Confidence rationale (yellow). The reproduction-from-AN-102 sanity check passes to three decimals, so the panel-builder + fit helpers are doing the same thing. The null finding on shell-β is robust to sample expansion. What keeps the badge from green: (i) the |error| outcome is structurally underpowered for a per-sponsor-row mechanism, so the null doesn't prove shells aren't slanting; (ii) the AN-102 GBM-predicted-bias outcome is the more sensitive test and isn't rerun here; (iii) the AN-121 shell list itself is a precision-favoring floor (AN-094 calibration showed 69% recall), so the "less-sophisticated operators" in the 75 new CNPJs may themselves be a precision-tilted subset. Green would require re-running the GBM-predicted-bias spec on the AN-121 list, or a direct sponsor-row-level test on shell polls (which requires solving the identification problem the cover-vehicle category creates by definition).

Follow-ups

Re-run AN-102's GBM-predicted-bias spec with the AN-121 shell list (extension, high gain ~30 min). AN-102's interesting finding was that other_firm-residual lit up the GBM-predicted- bias outcome (+0.024 raw, p<0.01) while shell did not, suggesting the within-poll fingerprint of slant lives in the unaudited residual. With the AN-121 expansion the residual shrinks from 2,542 → 1,601 rows (the rule pulled high-volume CNPJs out into the shell bucket).
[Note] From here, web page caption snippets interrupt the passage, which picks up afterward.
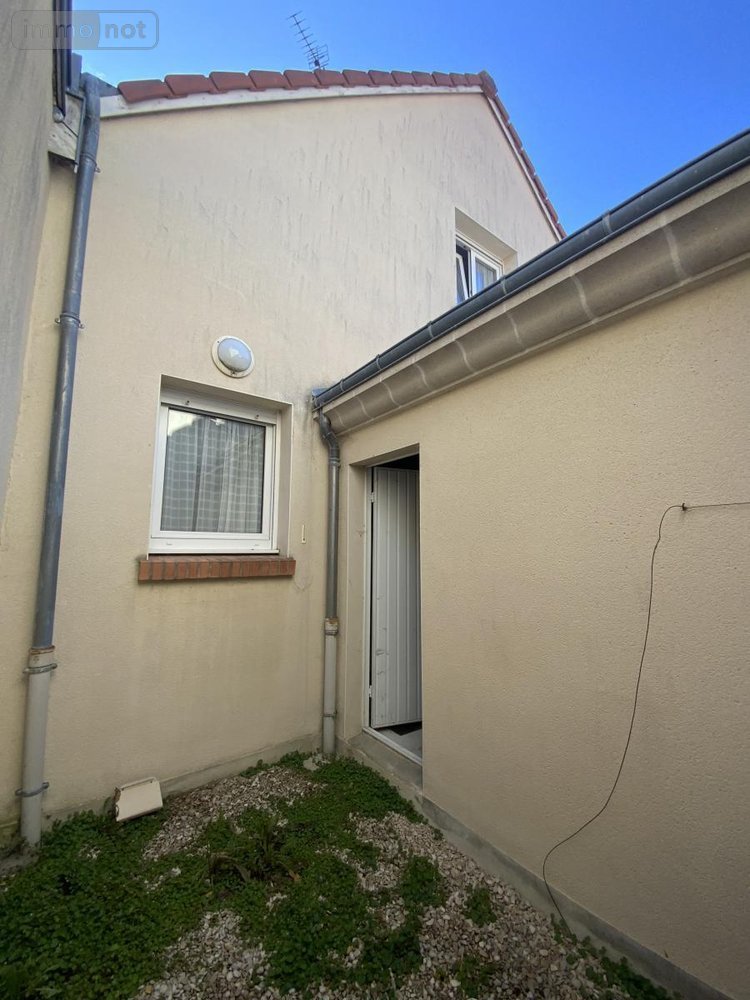 Maison a vendre Sacy 51500 Marne 97 m2 4 pièces 273000 euros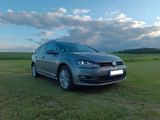 Volkswagen Golf 7 1.2 TSI BMT CUP Variant CUP - Volkswagen Golf mit Benzin-Antrieb: Kombi, 1.2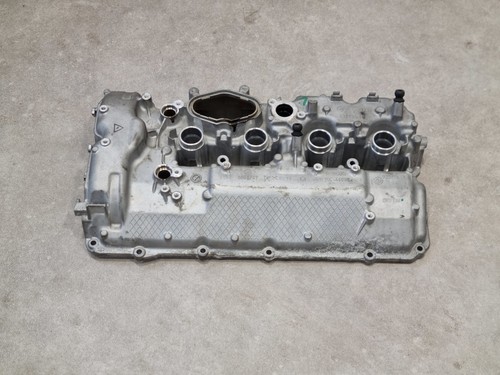 BMW G12 750LI XDRIVE, Zylinderkopfhaube, 11128601707, 11128601707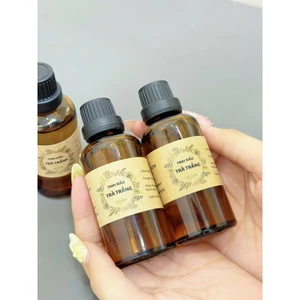 Tinh Dầu Trà Trắng 50ml- Thơm Dịu Nhẹ, Khử Mùi, Xông Phòng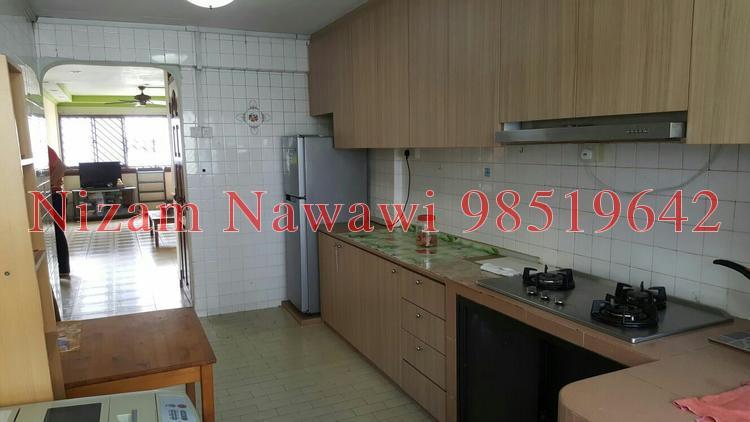 Blk 227 Bukit Batok Central (Bukit Batok), HDB 4 Rooms #134776632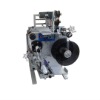 Coder can be installed semi-automatic labeling machineXBTBJ-413B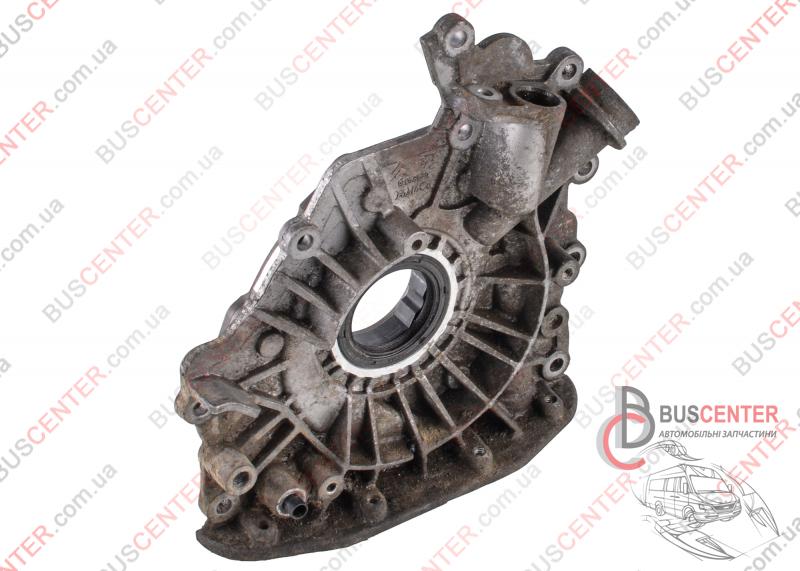 Фотография запчасти Масляный насос (8V)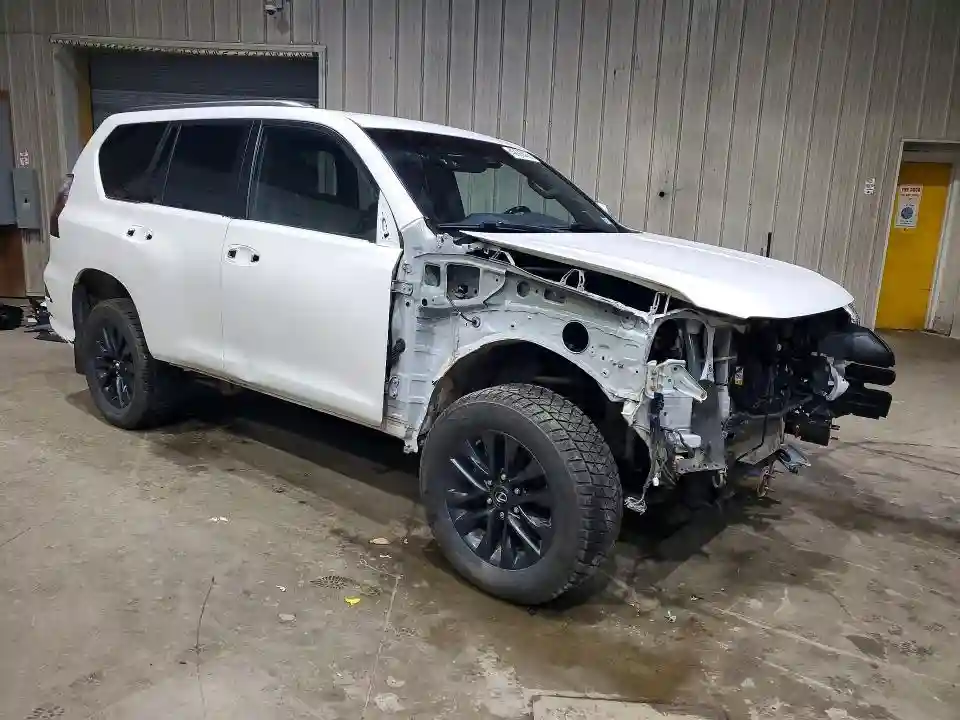 JTJAM7BX6M5283263 2021 LEXUS GX-3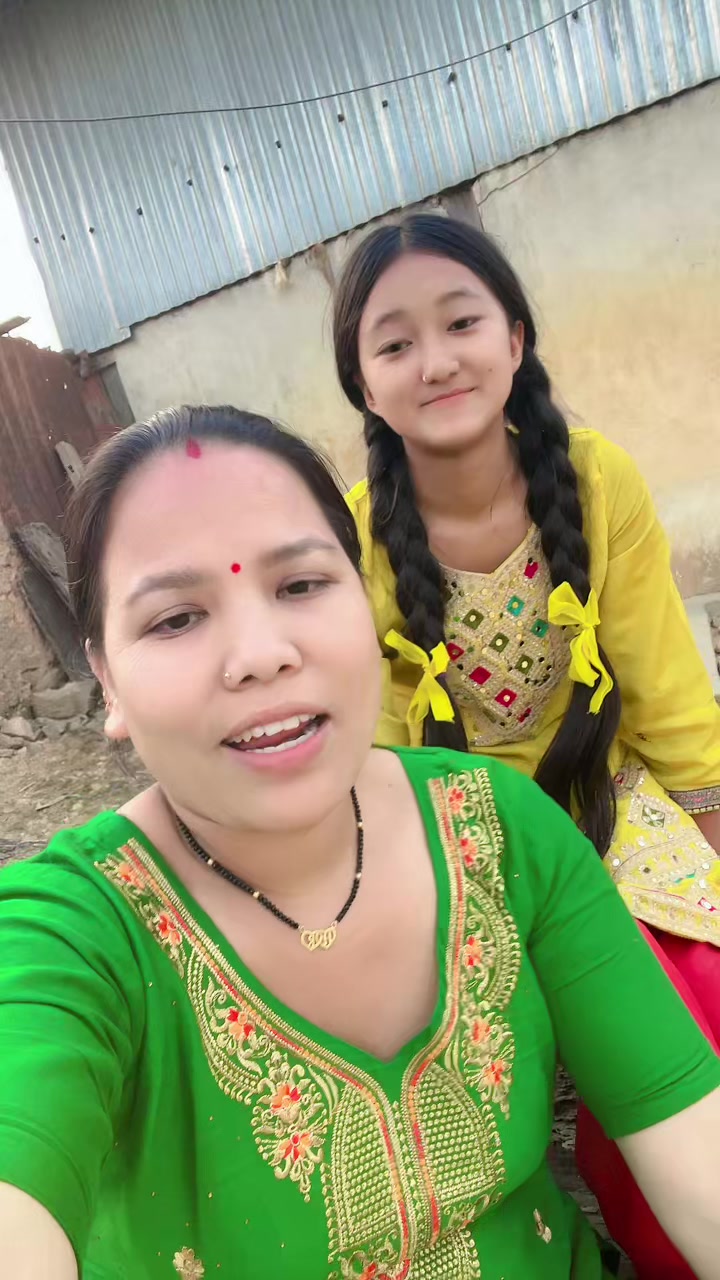 @Hira maya Muktan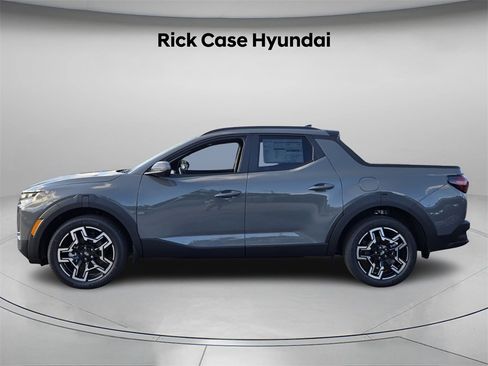 New 2026 Hyundai Santa Cruz Limited image 2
Re-running the GBM-predicted-bias spec tells us whether the predicted-bias signal moved from residual into the expanded shell bucket (= AN-121 rule caught the slant signal) or stays in residual (= GBM-predicted-bias signal is not driven by volume, the rule didn't help). Suggested script: an-NNN-shell-bucket-expanded-gbm.py.
Add a sentence to the iceberg appendix (writing, ~5 min). The appendix section currently states the iceberg-framing claim is at the identification margin; AN-122 supports this with a robust null on |error| at 2.6× sample. One sentence in the "Construction — Shell CNPJ" paragraph would close the loop: "The expanded shell bucket does not produce polls measurably noisier than media polls on the |error| outcome at the per-cand-poll-row level (AN-122; null across every FE spec at n=1,612), consistent with the iceberg-framing claim that cover-vehicle activity does its work at the identification margin rather than the per-poll noise-floor margin."
Power analysis: what sponsor-row effect would the |error| spec detect on shell polls? (blind spot, ~30 min). Bound the null. If the S3 CI on shell-β at n=1,612 rules out a per- sponsor-row effect of size X, that's an upper bound on the shell-bucket mechanism magnitude under the within-poll-tilt model. Useful for the paper's caveats section. Suggested approach: simulate a +7 pp tilt on one row per shell poll + refit; check at what tilt-size the spec detects significance.